EXERCISE PROMPT:
Copy the data below exactly.
+++ EXERCISE INPUTS +++
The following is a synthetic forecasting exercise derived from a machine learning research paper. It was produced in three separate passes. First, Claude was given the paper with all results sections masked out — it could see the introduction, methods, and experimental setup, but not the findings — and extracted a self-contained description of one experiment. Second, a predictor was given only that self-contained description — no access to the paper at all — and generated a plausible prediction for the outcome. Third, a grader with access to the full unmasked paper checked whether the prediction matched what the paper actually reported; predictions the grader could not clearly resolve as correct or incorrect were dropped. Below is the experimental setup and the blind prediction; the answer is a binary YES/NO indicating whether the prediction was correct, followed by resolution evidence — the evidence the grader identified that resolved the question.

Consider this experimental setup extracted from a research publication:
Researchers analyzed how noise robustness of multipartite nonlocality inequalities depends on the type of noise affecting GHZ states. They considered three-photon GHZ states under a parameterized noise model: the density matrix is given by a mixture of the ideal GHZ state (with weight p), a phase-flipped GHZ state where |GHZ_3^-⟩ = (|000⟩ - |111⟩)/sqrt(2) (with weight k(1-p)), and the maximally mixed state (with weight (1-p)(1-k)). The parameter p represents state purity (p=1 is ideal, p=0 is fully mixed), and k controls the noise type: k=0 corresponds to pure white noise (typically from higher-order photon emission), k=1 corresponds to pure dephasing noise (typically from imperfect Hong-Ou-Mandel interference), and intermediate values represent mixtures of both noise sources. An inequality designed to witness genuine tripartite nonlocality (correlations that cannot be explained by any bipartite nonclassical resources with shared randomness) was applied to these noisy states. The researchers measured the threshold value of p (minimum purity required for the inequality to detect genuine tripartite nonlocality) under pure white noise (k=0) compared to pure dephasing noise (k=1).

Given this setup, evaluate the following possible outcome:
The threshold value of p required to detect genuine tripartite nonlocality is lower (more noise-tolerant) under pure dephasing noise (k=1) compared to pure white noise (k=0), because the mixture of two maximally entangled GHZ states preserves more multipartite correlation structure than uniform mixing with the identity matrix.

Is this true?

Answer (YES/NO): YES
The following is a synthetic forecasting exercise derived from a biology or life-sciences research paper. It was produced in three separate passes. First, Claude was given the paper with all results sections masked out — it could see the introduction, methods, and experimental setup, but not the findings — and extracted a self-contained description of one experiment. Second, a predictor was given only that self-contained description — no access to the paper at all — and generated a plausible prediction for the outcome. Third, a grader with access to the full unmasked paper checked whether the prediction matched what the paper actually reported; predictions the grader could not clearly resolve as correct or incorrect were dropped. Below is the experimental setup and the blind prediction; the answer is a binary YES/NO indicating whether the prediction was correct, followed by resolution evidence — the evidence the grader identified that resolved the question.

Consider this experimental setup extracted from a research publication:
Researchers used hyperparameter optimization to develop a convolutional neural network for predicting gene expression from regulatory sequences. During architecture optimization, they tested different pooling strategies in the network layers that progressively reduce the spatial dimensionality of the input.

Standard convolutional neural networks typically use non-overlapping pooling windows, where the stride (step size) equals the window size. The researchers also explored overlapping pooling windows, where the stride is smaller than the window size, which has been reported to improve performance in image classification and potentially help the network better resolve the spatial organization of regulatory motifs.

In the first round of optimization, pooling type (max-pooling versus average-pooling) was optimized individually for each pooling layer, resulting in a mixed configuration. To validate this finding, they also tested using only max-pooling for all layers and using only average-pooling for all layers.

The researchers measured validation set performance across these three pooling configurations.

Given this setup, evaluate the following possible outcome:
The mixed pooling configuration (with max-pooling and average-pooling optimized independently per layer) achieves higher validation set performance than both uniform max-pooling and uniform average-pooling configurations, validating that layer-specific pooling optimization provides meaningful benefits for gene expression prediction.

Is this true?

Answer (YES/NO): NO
+++
ANSWER AREA:
The following is a synthetic forecasting exercise derived from a machine learning research paper. It was produced in three separate passes. First, Claude was given the paper with all results sections masked out — it could see the introduction, methods, and experimental setup, but not the findings — and extracted a self-contained description of one experiment. Second, a predictor was given only that self-contained description — no access to the paper at all — and generated a plausible prediction for the outcome. Third, a grader with access to the full unmasked paper checked whether the prediction matched what the paper actually reported; predictions the grader could not clearly resolve as correct or incorrect were dropped. Below is the experimental setup and the blind prediction; the answer is a binary YES/NO indicating whether the prediction was correct, followed by resolution evidence — the evidence the grader identified that resolved the question.

Consider this experimental setup extracted from a research publication:
Researchers analyzed how noise robustness of multipartite nonlocality inequalities depends on the type of noise affecting GHZ states. They considered three-photon GHZ states under a parameterized noise model: the density matrix is given by a mixture of the ideal GHZ state (with weight p), a phase-flipped GHZ state where |GHZ_3^-⟩ = (|000⟩ - |111⟩)/sqrt(2) (with weight k(1-p)), and the maximally mixed state (with weight (1-p)(1-k)). The parameter p represents state purity (p=1 is ideal, p=0 is fully mixed), and k controls the noise type: k=0 corresponds to pure white noise (typically from higher-order photon emission), k=1 corresponds to pure dephasing noise (typically from imperfect Hong-Ou-Mandel interference), and intermediate values represent mixtures of both noise sources. An inequality designed to witness genuine tripartite nonlocality (correlations that cannot be explained by any bipartite nonclassical resources with shared randomness) was applied to these noisy states. The researchers measured the threshold value of p (minimum purity required for the inequality to detect genuine tripartite nonlocality) under pure white noise (k=0) compared to pure dephasing noise (k=1).

Given this setup, evaluate the following possible outcome:
The threshold value of p required to detect genuine tripartite nonlocality is lower (more noise-tolerant) under pure dephasing noise (k=1) compared to pure white noise (k=0), because the mixture of two maximally entangled GHZ states preserves more multipartite correlation structure than uniform mixing with the identity matrix.

Is this true?

Answer (YES/NO): YES
The following is a synthetic forecasting exercise derived from a biology or life-sciences research paper. It was produced in three separate passes. First, Claude was given the paper with all results sections masked out — it could see the introduction, methods, and experimental setup, but not the findings — and extracted a self-contained description of one experiment. Second, a predictor was given only that self-contained description — no access to the paper at all — and generated a plausible prediction for the outcome. Third, a grader with access to the full unmasked paper checked whether the prediction matched what the paper actually reported; predictions the grader could not clearly resolve as correct or incorrect were dropped. Below is the experimental setup and the blind prediction; the answer is a binary YES/NO indicating whether the prediction was correct, followed by resolution evidence — the evidence the grader identified that resolved the question.

Consider this experimental setup extracted from a research publication:
Researchers used hyperparameter optimization to develop a convolutional neural network for predicting gene expression from regulatory sequences. During architecture optimization, they tested different pooling strategies in the network layers that progressively reduce the spatial dimensionality of the input.

Standard convolutional neural networks typically use non-overlapping pooling windows, where the stride (step size) equals the window size. The researchers also explored overlapping pooling windows, where the stride is smaller than the window size, which has been reported to improve performance in image classification and potentially help the network better resolve the spatial organization of regulatory motifs.

In the first round of optimization, pooling type (max-pooling versus average-pooling) was optimized individually for each pooling layer, resulting in a mixed configuration. To validate this finding, they also tested using only max-pooling for all layers and using only average-pooling for all layers.

The researchers measured validation set performance across these three pooling configurations.

Given this setup, evaluate the following possible outcome:
The mixed pooling configuration (with max-pooling and average-pooling optimized independently per layer) achieves higher validation set performance than both uniform max-pooling and uniform average-pooling configurations, validating that layer-specific pooling optimization provides meaningful benefits for gene expression prediction.

Is this true?

Answer (YES/NO): NO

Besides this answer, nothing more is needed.